> [What you have to do]: All lines from the one containing "scientific name: Neotamias townsendii" through the final line of the entries are to be written out verbatim; no other line is to be included.

> [Task inputs]:
>>>>

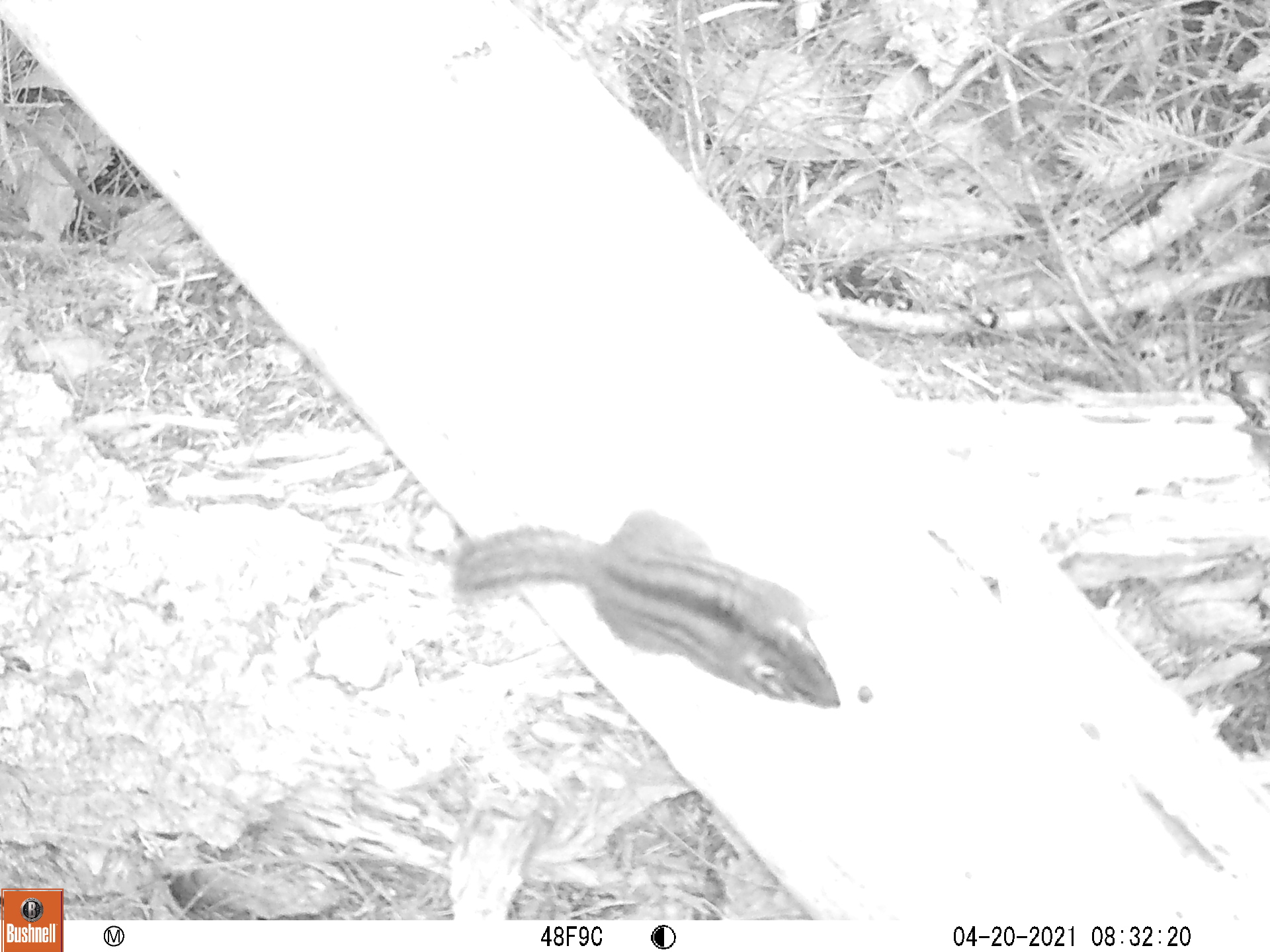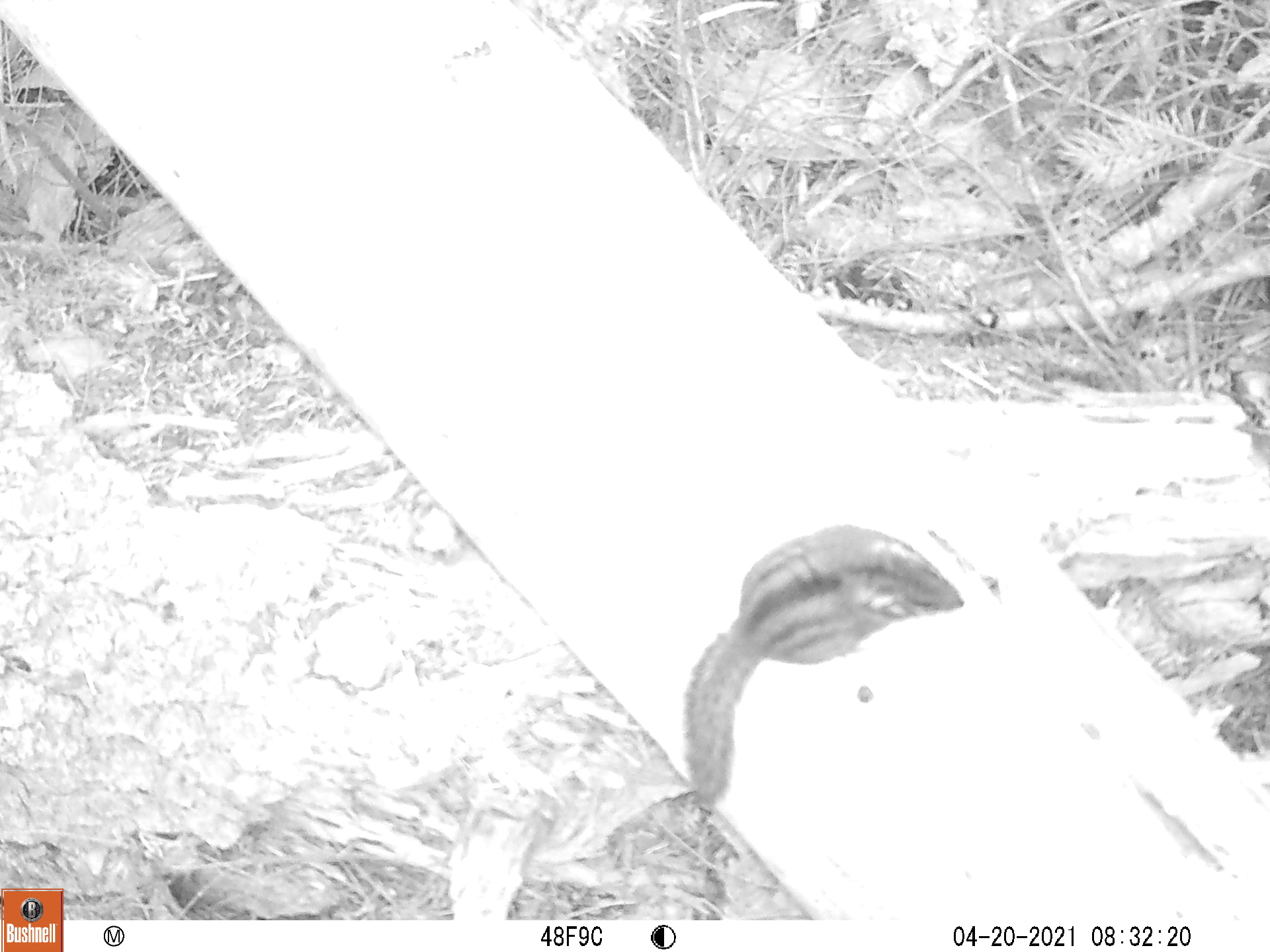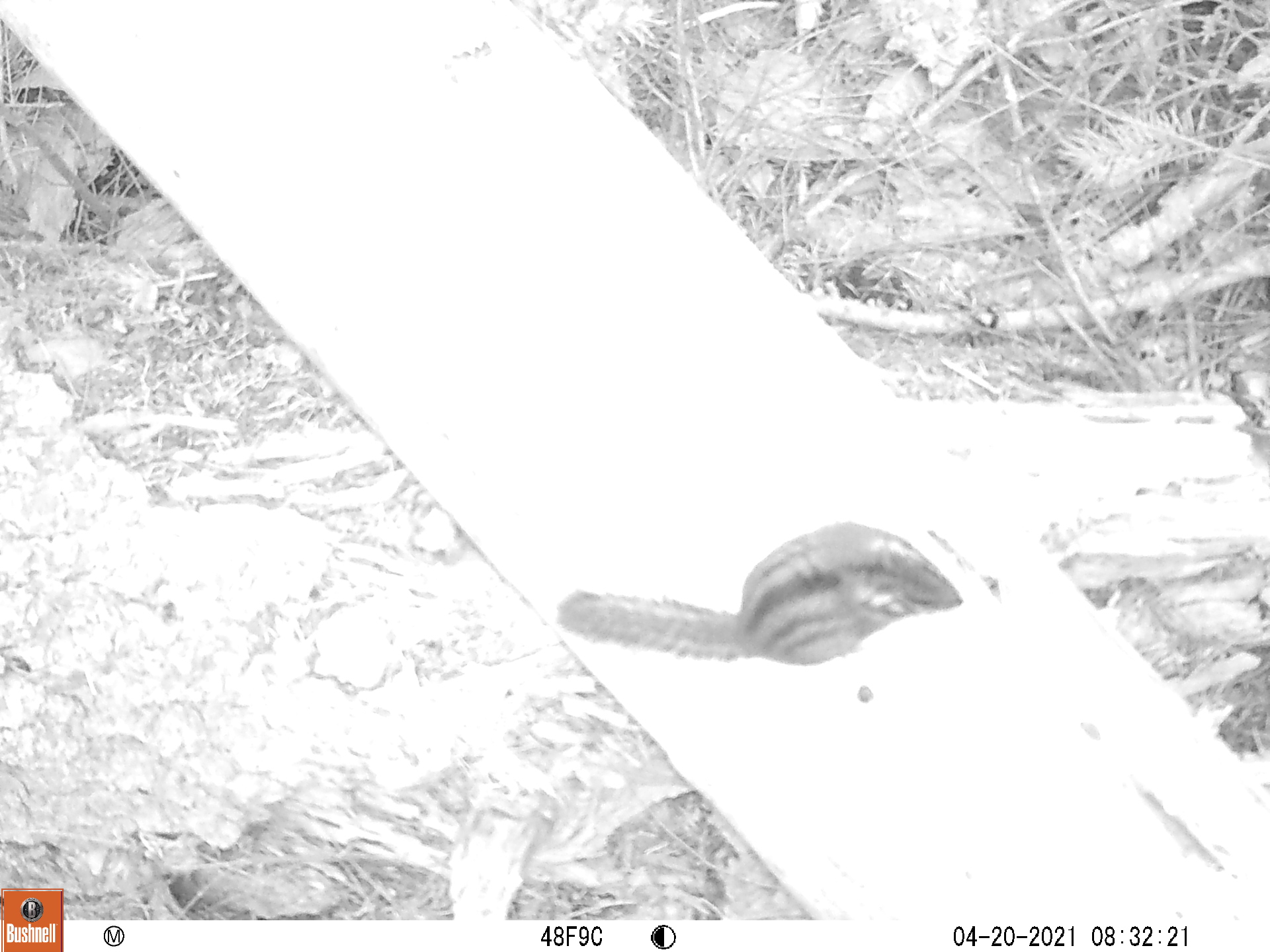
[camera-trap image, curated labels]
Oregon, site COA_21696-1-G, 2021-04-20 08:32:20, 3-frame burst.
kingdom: Animalia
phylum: Chordata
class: Mammalia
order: Rodentia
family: Sciuridae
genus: Neotamias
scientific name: Neotamias townsendii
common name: townsend's chipmunk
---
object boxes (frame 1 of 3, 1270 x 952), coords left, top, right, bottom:
townsend's chipmunk: 415, 479, 866, 758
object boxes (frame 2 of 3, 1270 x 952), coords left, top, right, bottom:
townsend's chipmunk: 650, 509, 986, 841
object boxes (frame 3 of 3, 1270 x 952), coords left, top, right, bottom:
townsend's chipmunk: 538, 474, 972, 713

<<<<

> [Response to the exercise]:
scientific name: Neotamias townsendii
common name: townsend's chipmunk
---
object boxes (frame 1 of 3, 1270 x 952), coords left, top, right, bottom:
townsend's chipmunk: 415, 479, 866, 758
object boxes (frame 2 of 3, 1270 x 952), coords left, top, right, bottom:
townsend's chipmunk: 650, 509, 986, 841
object boxes (frame 3 of 3, 1270 x 952), coords left, top, right, bottom:
townsend's chipmunk: 538, 474, 972, 713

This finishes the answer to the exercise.